Rozumiem, że „Solidarność” w MZK nie ma doświadczeń w organizacji wyborczych debat. Załóżmy również, że związkowcy kierowali się dobrą wolą i rzeczywiście chcieli gościć u siebie całą trójkę kandydatów. Jeśli tak było, to nie rozumiem, jak można było zaproszenie dla nich wysłać bez uprzedniego ustalenia ze sztabami kandydatów terminu debaty. Nie rozumiem też, jak zaproszenie można było wysłać zwykłą pocztą i pod niewłaściwy (bo urzędowy) adres, po czym nie zainteresować się, czy dotarło ono do adresatów.
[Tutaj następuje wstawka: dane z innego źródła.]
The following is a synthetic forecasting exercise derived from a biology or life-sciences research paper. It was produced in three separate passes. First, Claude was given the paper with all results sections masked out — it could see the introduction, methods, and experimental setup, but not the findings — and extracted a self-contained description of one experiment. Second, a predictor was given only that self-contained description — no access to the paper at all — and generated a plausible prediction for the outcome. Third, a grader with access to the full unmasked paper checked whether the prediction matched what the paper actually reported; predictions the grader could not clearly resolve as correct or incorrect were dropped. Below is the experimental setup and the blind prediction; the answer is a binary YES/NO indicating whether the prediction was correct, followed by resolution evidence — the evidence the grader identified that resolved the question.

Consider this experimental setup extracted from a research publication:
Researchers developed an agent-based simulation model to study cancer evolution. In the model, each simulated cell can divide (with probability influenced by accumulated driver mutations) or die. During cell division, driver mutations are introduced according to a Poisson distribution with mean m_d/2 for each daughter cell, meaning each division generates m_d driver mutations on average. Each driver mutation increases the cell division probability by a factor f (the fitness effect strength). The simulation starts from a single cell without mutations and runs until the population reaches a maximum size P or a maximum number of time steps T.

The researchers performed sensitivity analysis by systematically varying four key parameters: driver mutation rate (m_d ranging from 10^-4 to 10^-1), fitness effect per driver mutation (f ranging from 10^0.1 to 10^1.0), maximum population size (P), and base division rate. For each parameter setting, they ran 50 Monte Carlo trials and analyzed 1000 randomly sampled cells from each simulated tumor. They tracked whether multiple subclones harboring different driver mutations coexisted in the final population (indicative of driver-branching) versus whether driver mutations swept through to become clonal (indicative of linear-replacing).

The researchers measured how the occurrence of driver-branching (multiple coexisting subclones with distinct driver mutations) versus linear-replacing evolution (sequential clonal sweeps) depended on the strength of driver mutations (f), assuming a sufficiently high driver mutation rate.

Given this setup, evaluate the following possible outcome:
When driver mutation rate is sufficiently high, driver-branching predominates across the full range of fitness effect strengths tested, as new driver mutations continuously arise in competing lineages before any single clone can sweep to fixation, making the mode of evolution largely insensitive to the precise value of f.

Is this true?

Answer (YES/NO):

Tłumaczenie szefa „Solidarności” w MZK, że nie miał numerów telefonów do kandydatów, brzmi tu dziecinnie i nieszczerze.
Efekt był taki, że debata zamieniła się w konferencję wyborczą jedynego przybyłego kandydata - traf(?) chciał, że z Bydgoskiej Prawicy. Jeśli taka była ukryta intencja organizatorów, to została bardzo kiepsko zamaskowana. Pozostałej dwójce kandydatów dała zaś łatwą wymówkę od konfrontacji na niewygodnym terenie.